By Judith Norman, MS, LSC, LPC, RPT-S
Have you tried working with a client’s school and found it challenging? If so, you are not alone; this is often the case. While everyone may want to work together for a child, it’s easy to begin to feel that we are not on the same side. If our goal is to team with teachers, we must recognize one another’s value and different roles.
- We need to be able to view the big picture and help everyone value one another’s part in it.
- We need to be able to effectively communicate with schools about how the pieces fit together.
- We need to provide concepts and frameworks that make sense in educational settings
- Most importantly, we need to offer support.
Our role becomes empowering teachers to make shifts in perceptions, rather than simply asking for changes in behavior.
How do we go about doing this? Here, we’re going to focus on offering support.
As a Certified Synergetic Play TherapistTM and Supervisor, I conceptualize support using the tenets of Synergetic Play Therapy. Recognizing how the brain processes input and looking through the lens of the nervous system, behavior can be understood as information. In Synergetic Play Therapy sessions, work is at the level of the nervous system. The therapist supports developing self-regulation using mindfulness, attunement and authenticity. Children learn that they can move toward big emotions and widen their ability to tolerate them. This work leads to creating new neural connections as children have new experiences and break long-time neural connections that have guided their behavior. As they develop these new networks, they now have new options for behavior.
What if teachers understood how to view behavior as information about the nervous system? What if we could help teachers identify hyper-arousal and hypo-arousal as cues that a child is trying to regulate, but is currently stuck in a dysregulated state?
This perspective allows teachers to understand what a child needs in that moment and what things could pro-actively support this child. Every classroom and teacher are different. If we sweep in with a one-size-fits-all strategy, or a highly-differentiated plan for a student, we are often setting teachers up to fail. However, a teacher who understands the information that behavior is communicating can then determine strategies that will work in that classroom. We can support this process.
We can share information about nervous system regulation and dysregulation. We can help teachers identify these states of arousal in themselves and their students. From this perspective, we can support teachers in implementing strategies that allow ALL students to recognize their own states of arousal. Ultimately this gives students permission to discover what self-regulatory strategies work for them and allows them to take this responsibility away from the teachers.
In the classroom, rather than moving towards the big emotion as a therapist would, a teacher who understands that a child is dysregulated, can interact with the child in such a way that the child is not escalated. Understanding what part of the brain needs attention, this teacher can support the child in moving back towards a regulated state. Such knowledge allows teachers to have plans in place based on the regulatory needs of their students, so teachers can be proactive when possible, along with getting the support they need in the moment. Being proactive and getting support in the moment, are BOTH important elements in school.

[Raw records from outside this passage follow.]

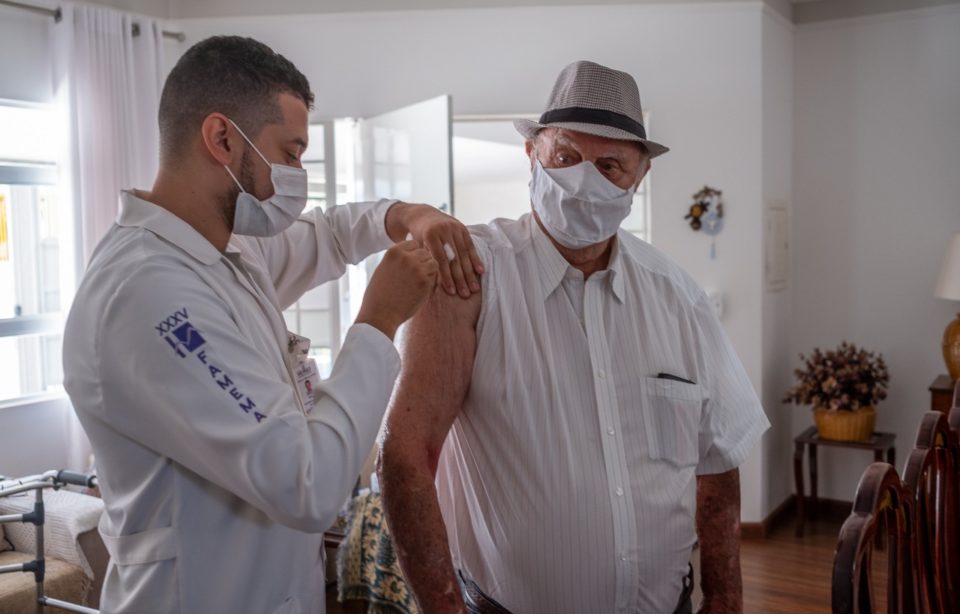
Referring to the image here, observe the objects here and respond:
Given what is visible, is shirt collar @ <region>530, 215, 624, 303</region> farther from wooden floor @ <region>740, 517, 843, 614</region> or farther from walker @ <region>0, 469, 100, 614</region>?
wooden floor @ <region>740, 517, 843, 614</region>

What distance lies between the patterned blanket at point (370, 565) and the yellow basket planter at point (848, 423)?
2.53 meters

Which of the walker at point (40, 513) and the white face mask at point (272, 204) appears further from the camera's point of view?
the walker at point (40, 513)

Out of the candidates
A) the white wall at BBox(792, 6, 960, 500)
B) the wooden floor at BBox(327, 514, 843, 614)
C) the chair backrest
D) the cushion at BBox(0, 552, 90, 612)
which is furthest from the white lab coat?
the white wall at BBox(792, 6, 960, 500)

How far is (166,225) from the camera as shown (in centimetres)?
105

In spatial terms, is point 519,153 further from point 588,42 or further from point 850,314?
point 850,314

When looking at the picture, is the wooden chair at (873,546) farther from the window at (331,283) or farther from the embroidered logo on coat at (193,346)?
the window at (331,283)

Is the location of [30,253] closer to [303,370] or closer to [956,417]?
[303,370]

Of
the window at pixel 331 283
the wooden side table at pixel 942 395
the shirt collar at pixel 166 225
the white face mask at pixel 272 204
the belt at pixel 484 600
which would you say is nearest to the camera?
the shirt collar at pixel 166 225

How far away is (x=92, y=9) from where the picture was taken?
4.28m

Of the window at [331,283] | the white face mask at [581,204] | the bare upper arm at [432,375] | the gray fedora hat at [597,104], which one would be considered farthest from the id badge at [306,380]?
the window at [331,283]

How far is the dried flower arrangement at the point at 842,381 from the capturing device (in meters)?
4.30

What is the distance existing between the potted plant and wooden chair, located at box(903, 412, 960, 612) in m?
2.73

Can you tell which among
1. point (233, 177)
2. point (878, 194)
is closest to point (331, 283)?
point (878, 194)

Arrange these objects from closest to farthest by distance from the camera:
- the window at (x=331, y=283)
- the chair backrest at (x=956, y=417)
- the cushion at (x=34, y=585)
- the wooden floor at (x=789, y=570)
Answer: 1. the chair backrest at (x=956, y=417)
2. the cushion at (x=34, y=585)
3. the wooden floor at (x=789, y=570)
4. the window at (x=331, y=283)
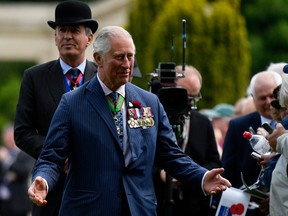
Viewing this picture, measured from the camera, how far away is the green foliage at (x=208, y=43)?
27.1 m

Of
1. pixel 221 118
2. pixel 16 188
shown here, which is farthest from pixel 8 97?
pixel 221 118

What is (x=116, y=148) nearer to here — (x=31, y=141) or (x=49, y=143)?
(x=49, y=143)

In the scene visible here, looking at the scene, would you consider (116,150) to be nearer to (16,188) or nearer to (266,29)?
(16,188)

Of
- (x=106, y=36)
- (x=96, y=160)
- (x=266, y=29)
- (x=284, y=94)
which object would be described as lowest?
(x=96, y=160)

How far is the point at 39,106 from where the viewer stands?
10773 millimetres

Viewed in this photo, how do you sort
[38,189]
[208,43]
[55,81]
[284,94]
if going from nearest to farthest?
[38,189] → [284,94] → [55,81] → [208,43]

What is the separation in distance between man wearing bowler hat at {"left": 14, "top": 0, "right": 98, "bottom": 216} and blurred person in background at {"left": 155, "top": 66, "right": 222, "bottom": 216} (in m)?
1.47

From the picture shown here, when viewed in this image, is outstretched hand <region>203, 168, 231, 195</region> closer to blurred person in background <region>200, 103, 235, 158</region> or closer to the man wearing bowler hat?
the man wearing bowler hat

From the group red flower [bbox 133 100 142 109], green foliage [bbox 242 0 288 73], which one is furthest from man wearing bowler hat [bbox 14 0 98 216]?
green foliage [bbox 242 0 288 73]

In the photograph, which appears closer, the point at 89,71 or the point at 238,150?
the point at 89,71

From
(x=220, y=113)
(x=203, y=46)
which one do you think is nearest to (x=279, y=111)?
(x=220, y=113)

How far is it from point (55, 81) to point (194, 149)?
6.07ft

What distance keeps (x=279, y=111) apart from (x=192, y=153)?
1491 mm

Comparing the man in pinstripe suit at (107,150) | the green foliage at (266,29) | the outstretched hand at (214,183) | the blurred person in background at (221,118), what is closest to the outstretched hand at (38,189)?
the man in pinstripe suit at (107,150)
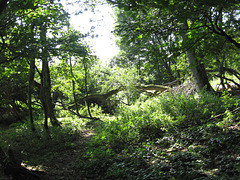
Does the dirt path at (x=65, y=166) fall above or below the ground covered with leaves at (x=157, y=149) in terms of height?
below

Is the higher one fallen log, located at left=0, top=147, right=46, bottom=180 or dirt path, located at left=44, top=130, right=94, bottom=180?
fallen log, located at left=0, top=147, right=46, bottom=180

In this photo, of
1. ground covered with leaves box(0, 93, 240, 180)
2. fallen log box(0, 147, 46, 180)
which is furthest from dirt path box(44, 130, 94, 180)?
fallen log box(0, 147, 46, 180)

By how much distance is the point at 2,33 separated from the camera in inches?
184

Most teachers will have already tried a litany of strategies and consequences with a student by the time they view behavior as a problem. If none of these have worked, then something else is needed. Perhaps that something is a new perspective? Our support in understanding behavior allows teachers to see that change comes from new experiences and neural growth and change. Frustration can give way as new interpretations of behavior are made available to teachers, creating new options for their own behavior.